Но самое сильное средство против хаоса — риторика. Веничка последовательно переводит невыразимую похмельную ломку на язык «патетической декламации». Жалобы и сетования выстраиваются стройными рядами развернутых параллелизмов: например, за периодом восклицаний-апостро́ф («О, иллюзорность бедствия. О, непоправимость!», 124; «О, тщета! О, эфемерность!», 125) следует период риторических вопросов («…Разве суета мне твоя нужна? Люди разве твои нужны?», 125), а за ними вновь наступает черед восклицательного форсажа («О, сколько безобразия и смутности…», 128; «…о, боль такого позора!», 128; «О, пустопорожность! О, звериный оскал бытия!», 128). Энергию для этого спасительного риторического нагнетения ораторствующий страдалец черпает прежде всего в стихии Достоевского. При этом до открытия магазина преобладает диалогизм самооправдания в духе Мармеладова иже с ним: «Отчего они все так грубы? <…> И грубы-то ведь, подчеркнуто грубы в те самые мгновения, когда нельзя быть грубым…» (128)[146]; после же того, как Веничкин чемоданчик наполнился спиртным, диалогизм становится наступательным, как у «смешного человека», — с маневрами пролепсиса, ложной уступки и других сложных полемических фигур (ср. троекратное «Пусть примитив!» (130) у Ерофеева и «Ну и пусть сон, и пусть…» у Достоевского).
И все же основным мотивом в риторике Венички становятся сентенции самоумаления, смирения, готовности «пострадать»: «Все на свете должно происходить медленно и неправильно, чтобы не сумел загордиться человек, чтобы человек был грустен и растерян» (124); «О, если бы весь мир, если бы каждый в мире был бы, как я сейчас, тих и боязлив, и был бы так же ни в чем не уверен: ни в себе, ни в серьезности своего места под небом — как хорошо бы!» (128). Именно в этих формулах прячется Веничкина надежда на Провидение, ведущее страстотерпца к живой воде опохмелки. Знаки Провидения чудятся и в голосе, «льющимся из ниоткуда» (129), который направляет героя в Петушки, и в том чудесном искривлении пространства, которое бережет героя от темной силы Кремля.

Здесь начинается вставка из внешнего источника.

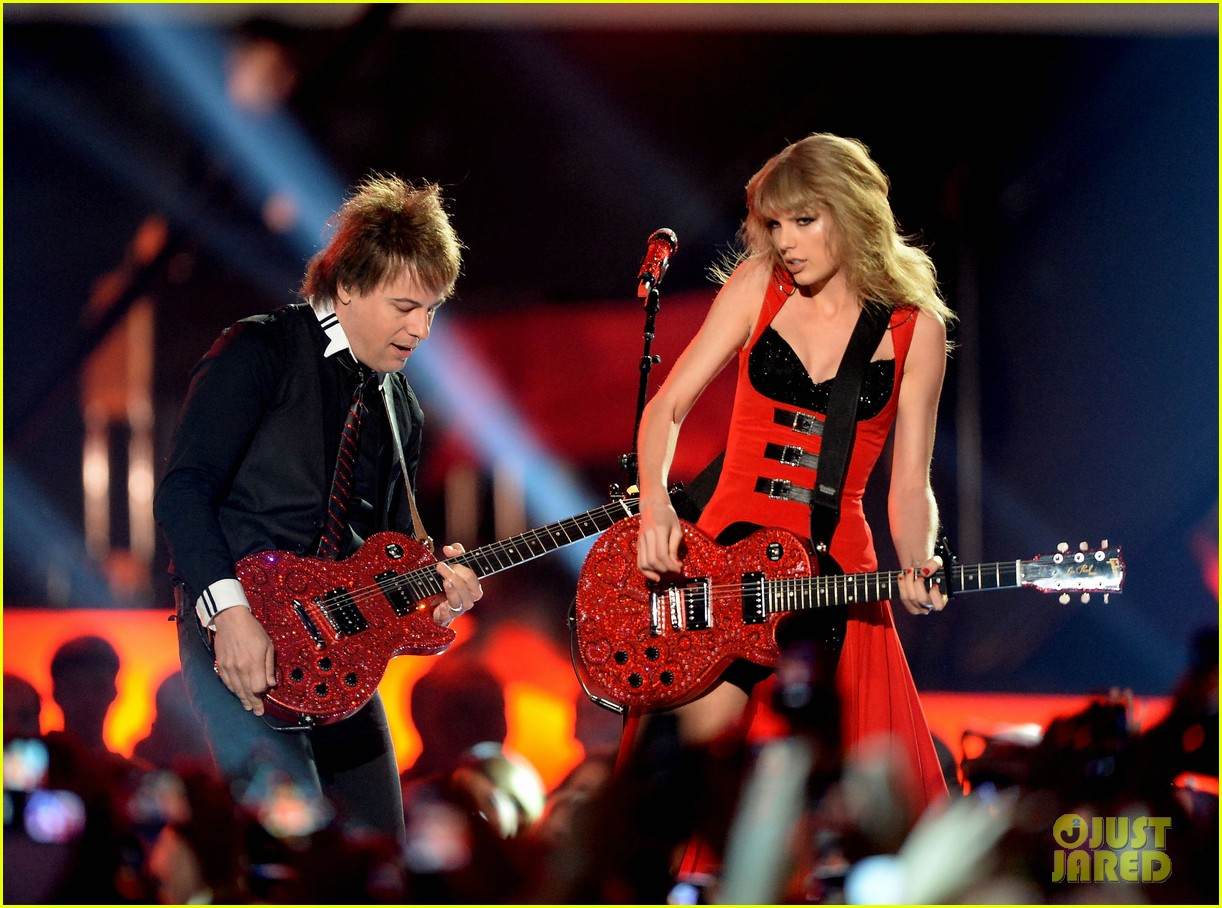 taylor swift cmt music awards performance 2013 video 25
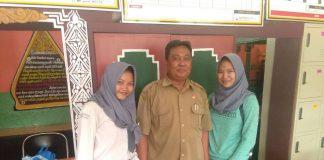 Putri Rizki Fauziah dan Andini Dengan Kepala Sekolah SMA YAPISA Gunung Putri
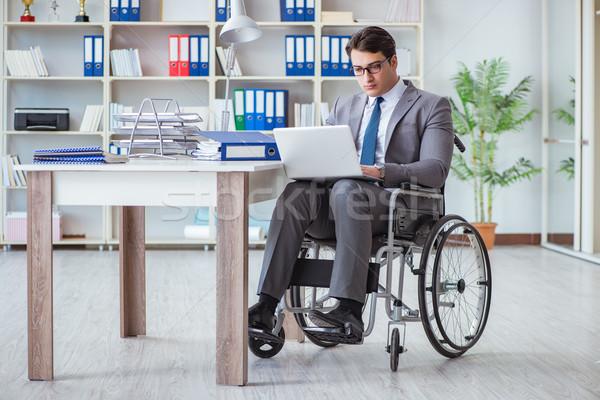 Handicapées affaires travail bureau affaires portable Photo stock © Elnur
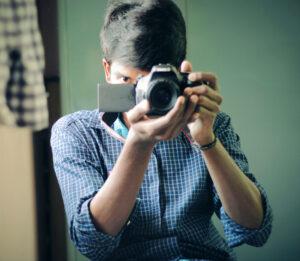 fényképező férfi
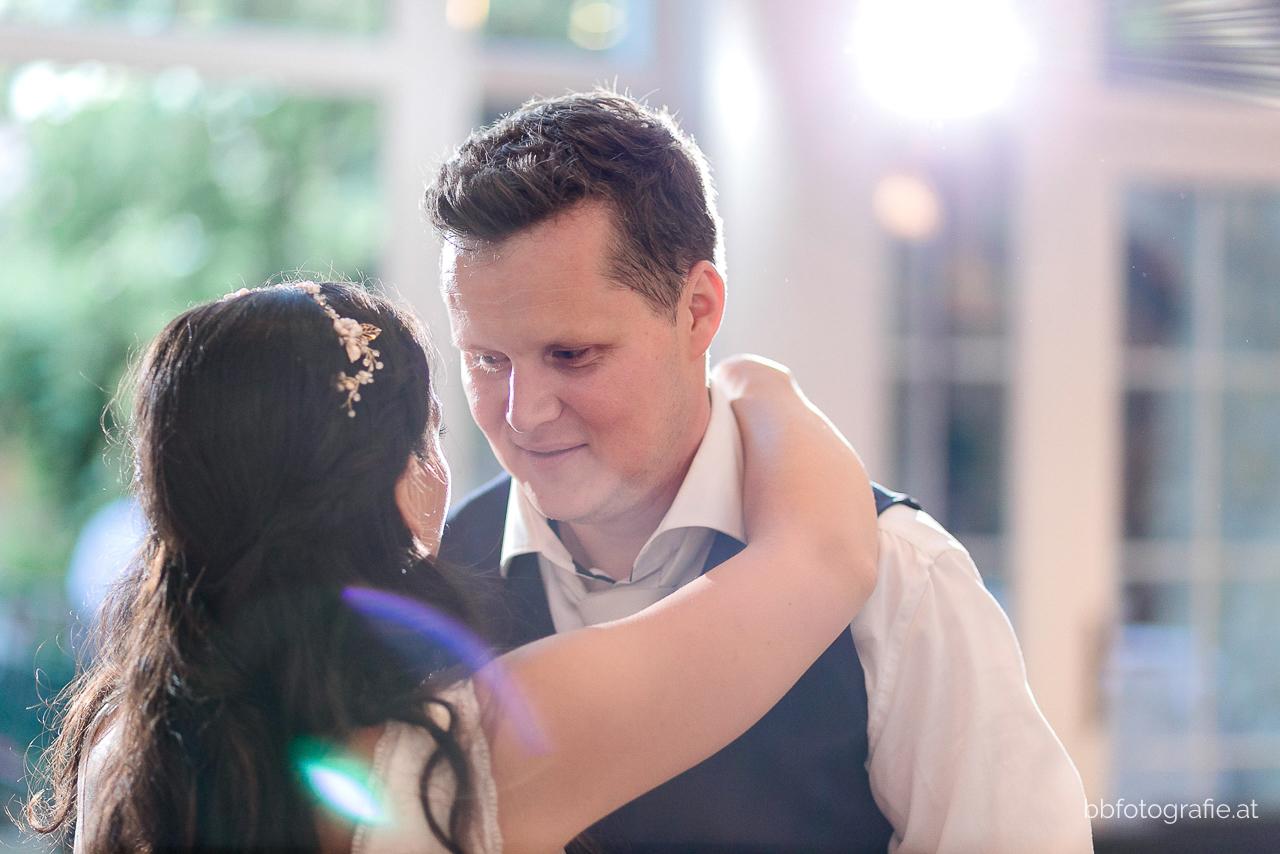 Hochzeitsfotograf, Hochzeitsfotograf Wien, Hochzeitslocation Wien, Eröffnungstanz, Hochzeitsfeier, Hochzeitslocation Heuriger Wolf, Hochzeit in Neustift, Weinberge, b&b fotografie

Глава втораяВенедикт:Москва. Филологический факультет МГУ
С Кольского полуострова в столицу для поступления на филологический факультет Московского государственного университета имени М. В. Ломоносова Ерофеев отбыл первого июля 1955 года. «Веня прошел собеседования успешно и приехал домой в Кировск. Осенью мы всей семьей проводили его в Москву», — вспоминал брат Борис[147].
Сам Ерофеев, привычно снижая пафос[148], поделился впечатлениями от той летней поездки в интервью Л. Прудовскому. Ради красного словца он исказил действительность и представил дело так, будто в 1955 году «впервые в жизни пересек Полярный круг, только в направлении с севера на юг»[149], и увидел природу Центральной России, но ведь во время войны Венедикт был в эвакуации, а в 1950 году отдыхал в пионерском лагере под Рыбинском: «…И вот я на 17 году жизни впервые увидел высокие деревья, коров увидел впервые <…> Увидел я корову — и разомлел. Увидел высокую сосну и обомлел всем сердцем <…> Там с медалью было только собеседование[150], и этот мудак так меня доставал, но достать не смог. Я ему ответил на все вопросы, даже которые он не задавал. И он показал мне на выход. А этот выход был входом в университет»[151]. «Я вышел в Москве на Ленинградском вокзале, увидел это огромное количество людей, машин и эти дома… И я сел — и заплакал» — так Сергей Шаров-Делоне вспоминает рассказ Венедикта о встрече с Москвой и поясняет: «Во всем городе Кировске меньше народу и меньше машин, чем он увидел тут. Он заплакал, потому что почувствовал себя никем. Песчинкой, выброшенной на берег».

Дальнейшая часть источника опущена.